Ich selber habe so in den Jahren 2014/2015 enorme Stürme erlebt, bei denen doch einige Freunde zu Schaden gekommen sind, solche Stürme die sogar die Einheimischen noch nie erlebt hatten!
Mein letzter Aufenthalt auf Los Esqullos hat nur Januar und Februar gedauert, wir sind zugunsten einer langen Heimreise früher als geplant abgereist. Wir hatten zwar recht gutes Wetter, aber trotzdem musste man sich so ab 16.00 Uhr warm anziehen, wenn die Sonne schon schräg stand. Schuld war der Wind!
Schon lange war mir aufgefallen dass gegenüber früher viel öfters und stärker Wind bläst. Ich habe mich im Internet etwas umgesehen. Wissenschafter haben gemessen dass sich der Golfstrom um etwa ein halbes Grad abgekühlt hat. Eine Folge davon sei dass sich die Druck-Verhältnisse, zwar wenig, aber doch so verändern haben dass dies grossen Einfluss auf die Zugbahnen der Winde habe. So kommen offenbar Tiefdruck-Gebiete, welche früher über die Biscaia und Südfrankreich nach Osten gezogen sind heute viel südlicher, über Marokko und Südspanien durch. Ich habe von Freunden aus Agadir gehört dass sie teilweise so starken Wind hätten dass man kaum mehr am Strand stehen könnte!
Und das führt dann halt dazu dass, trotz Sonne, die gefühlte Temperatur als zu kühl empfunden wird. Wenn ich Foto’s von früher mit jetzigen vergleiche dann fällt schon auf dass wir früher eben meistens sehr leicht bekleidet daher kommen, und heute, zu gleichen Zeitpunkten, in warmen Jacken herumsitzen.
Und darum stellt sich dann eben die Frage: Überwintern ja oder nein?
Tatsache ist, wir werden älter! Man möchte warm haben, besonders wenn Gebrechen vorhanden sind wie Arthritis oder ähnliches. Ein nasser Hund ist im WoMo auch nicht unbedingt das Wahre, und bei längeren Regen-Perioden fällt einem das Dach im WoMo bei allem Komfort schnell auf den Kopf. Und für nur wenig besseres Klima als zuhause eine Reise über 4’ bis 5’000 Km zu machen ist nicht unbedingt sinnvoll.

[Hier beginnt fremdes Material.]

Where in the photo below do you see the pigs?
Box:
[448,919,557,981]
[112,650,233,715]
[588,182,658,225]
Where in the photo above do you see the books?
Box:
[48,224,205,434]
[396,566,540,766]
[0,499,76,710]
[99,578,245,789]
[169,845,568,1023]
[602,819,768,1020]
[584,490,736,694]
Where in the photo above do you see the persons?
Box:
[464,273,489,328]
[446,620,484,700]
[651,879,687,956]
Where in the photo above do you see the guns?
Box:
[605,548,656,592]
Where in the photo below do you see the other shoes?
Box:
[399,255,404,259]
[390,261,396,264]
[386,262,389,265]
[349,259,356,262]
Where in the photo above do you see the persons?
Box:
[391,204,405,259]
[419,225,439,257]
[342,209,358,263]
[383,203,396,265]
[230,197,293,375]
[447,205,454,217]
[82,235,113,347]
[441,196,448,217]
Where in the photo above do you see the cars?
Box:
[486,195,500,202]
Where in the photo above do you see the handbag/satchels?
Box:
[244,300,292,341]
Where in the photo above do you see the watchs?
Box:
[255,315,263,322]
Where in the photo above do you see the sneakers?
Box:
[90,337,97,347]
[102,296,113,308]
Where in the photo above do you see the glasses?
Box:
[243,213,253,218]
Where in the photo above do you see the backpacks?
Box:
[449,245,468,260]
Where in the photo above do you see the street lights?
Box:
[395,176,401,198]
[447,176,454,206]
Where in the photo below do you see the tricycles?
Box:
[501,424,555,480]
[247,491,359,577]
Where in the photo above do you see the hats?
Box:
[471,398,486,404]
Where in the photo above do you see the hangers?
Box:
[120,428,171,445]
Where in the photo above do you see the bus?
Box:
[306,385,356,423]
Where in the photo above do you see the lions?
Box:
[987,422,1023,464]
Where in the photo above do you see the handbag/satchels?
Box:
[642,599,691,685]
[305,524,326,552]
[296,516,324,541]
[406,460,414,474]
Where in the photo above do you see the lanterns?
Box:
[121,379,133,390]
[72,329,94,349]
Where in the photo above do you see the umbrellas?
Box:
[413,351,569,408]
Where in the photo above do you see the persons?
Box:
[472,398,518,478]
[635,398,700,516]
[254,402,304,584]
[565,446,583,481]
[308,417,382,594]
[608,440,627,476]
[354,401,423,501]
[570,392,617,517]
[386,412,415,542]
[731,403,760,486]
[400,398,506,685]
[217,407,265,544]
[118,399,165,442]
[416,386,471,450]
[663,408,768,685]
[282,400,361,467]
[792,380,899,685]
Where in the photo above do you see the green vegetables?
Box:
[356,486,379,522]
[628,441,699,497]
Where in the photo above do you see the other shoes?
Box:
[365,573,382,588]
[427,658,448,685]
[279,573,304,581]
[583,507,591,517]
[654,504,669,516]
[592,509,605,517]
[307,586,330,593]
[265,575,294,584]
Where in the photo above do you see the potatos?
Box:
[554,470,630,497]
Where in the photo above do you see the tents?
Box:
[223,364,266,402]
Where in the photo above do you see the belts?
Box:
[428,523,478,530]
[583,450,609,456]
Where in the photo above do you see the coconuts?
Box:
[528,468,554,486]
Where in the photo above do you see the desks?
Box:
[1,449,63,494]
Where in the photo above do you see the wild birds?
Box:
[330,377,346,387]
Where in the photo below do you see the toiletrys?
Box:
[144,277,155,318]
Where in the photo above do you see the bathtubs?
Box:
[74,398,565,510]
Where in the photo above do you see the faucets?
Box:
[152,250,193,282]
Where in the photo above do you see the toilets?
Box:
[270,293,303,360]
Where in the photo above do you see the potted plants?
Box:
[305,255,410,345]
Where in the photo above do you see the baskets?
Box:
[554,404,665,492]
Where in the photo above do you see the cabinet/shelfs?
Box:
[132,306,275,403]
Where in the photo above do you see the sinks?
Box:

Andererseits, es könnte ja sein dass man eine längere gute Wetterlage erwischt mit wenigstens trockenem Wetter, den Wind kann man dann besser in Kauf nehmen. Und man trifft seine alten Bekannten wieder mal. Obwohl: es werden immer weniger, denn viele machen ähnliche Überlegungen wie ich und stellen sich genau die gleichen Fragen und bleiben zuhause. Und einige sind krank geworden oder sogar gestorben.
Vielleicht ist nun der Zeitpunkt gekommen wo man erkennen muss: alles hat seine Zeit!
Diese Veränderung muss nicht negativ sein, sie eröffnet neue Möglichkeiten. Für den Winter 2019/2020 jedenfalls ist der Entschluss gefasst: wir bleiben zuhause! Dafür planen wir dann zeitig im April einen Monat oder so in Kroatien, und danach sehen wir weiter. Meistens kommt’s ja sowieso anders als ich plane, darum: mal schauen!